Vers une Deuxième République sous haute surveillance
À court terme, le lancement du RDB comme parti à vocation dominante consolide la base politique du président. À moyen terme, la crédibilité de la réforme se mesurera à la qualité du débat législatif, à la transparence des financements et à l’équité des législatives anticipées. Toute suspicion d’autoritarisme pourrait obscurcir les relations avec les partenaires multilatéraux, soucieux de stabilité mais attentifs aux signaux démocratiques. À l’inverse, un parlement pluraliste, même resserré, pourrait accélérer l’agenda des réformes économiques et sécuritaires, dans un contexte régional où la gouvernance inclusive devient un critère incontournable de coopération.

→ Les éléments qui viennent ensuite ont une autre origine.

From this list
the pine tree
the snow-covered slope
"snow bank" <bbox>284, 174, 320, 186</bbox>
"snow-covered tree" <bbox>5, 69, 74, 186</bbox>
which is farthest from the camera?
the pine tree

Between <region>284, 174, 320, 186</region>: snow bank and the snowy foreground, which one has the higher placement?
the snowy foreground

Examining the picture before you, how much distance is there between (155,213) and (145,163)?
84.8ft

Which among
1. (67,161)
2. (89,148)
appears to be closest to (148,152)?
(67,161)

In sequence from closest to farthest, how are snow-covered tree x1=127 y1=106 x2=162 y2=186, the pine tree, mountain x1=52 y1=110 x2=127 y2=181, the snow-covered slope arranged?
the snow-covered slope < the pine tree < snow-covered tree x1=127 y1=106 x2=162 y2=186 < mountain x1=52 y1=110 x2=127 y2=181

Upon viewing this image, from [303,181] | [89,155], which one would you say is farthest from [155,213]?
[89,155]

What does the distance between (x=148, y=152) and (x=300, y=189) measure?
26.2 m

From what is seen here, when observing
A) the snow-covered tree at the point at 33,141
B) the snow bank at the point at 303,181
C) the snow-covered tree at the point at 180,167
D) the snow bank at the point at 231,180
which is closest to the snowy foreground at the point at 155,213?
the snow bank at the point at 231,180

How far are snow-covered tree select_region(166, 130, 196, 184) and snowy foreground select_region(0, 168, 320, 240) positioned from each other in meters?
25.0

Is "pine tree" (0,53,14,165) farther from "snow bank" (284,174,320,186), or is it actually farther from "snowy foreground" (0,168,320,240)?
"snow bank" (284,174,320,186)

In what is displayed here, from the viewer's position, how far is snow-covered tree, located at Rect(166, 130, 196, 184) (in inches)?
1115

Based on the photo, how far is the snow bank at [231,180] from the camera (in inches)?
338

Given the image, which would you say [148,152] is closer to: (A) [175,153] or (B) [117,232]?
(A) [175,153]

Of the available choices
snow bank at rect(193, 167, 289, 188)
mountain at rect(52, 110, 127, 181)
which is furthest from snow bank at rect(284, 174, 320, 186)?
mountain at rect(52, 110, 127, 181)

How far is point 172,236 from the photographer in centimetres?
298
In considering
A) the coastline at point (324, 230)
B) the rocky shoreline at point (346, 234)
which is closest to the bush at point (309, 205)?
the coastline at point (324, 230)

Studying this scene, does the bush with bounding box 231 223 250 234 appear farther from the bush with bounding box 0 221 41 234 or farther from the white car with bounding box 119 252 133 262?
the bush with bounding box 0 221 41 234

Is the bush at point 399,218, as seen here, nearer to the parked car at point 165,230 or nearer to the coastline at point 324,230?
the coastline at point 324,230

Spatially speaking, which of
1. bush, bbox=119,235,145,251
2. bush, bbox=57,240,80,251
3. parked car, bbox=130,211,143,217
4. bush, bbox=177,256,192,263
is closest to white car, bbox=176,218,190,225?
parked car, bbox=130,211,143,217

Au-delà de l’arithmétique des sièges, l’épreuve du temps
Les prochains mois diront si la machine politique en gestation se montrera capable d’agréger sans étouffer, de discipliner sans exclure. L’histoire récente du Gabon rappelle que l’adhésion populaire se gagne moins par la mécanique partisane que par la capacité des institutions à délivrer des politiques publiques tangibles. Pour Brice Clotaire Oligui Nguema, la transformation du RDB n’est qu’une étape parmi d’autres ; la pérennité de sa Deuxième République se jouera dans la capacité à maintenir, dans la durée, l’équilibre délicat entre efficacité décisionnelle et pluralisme réel.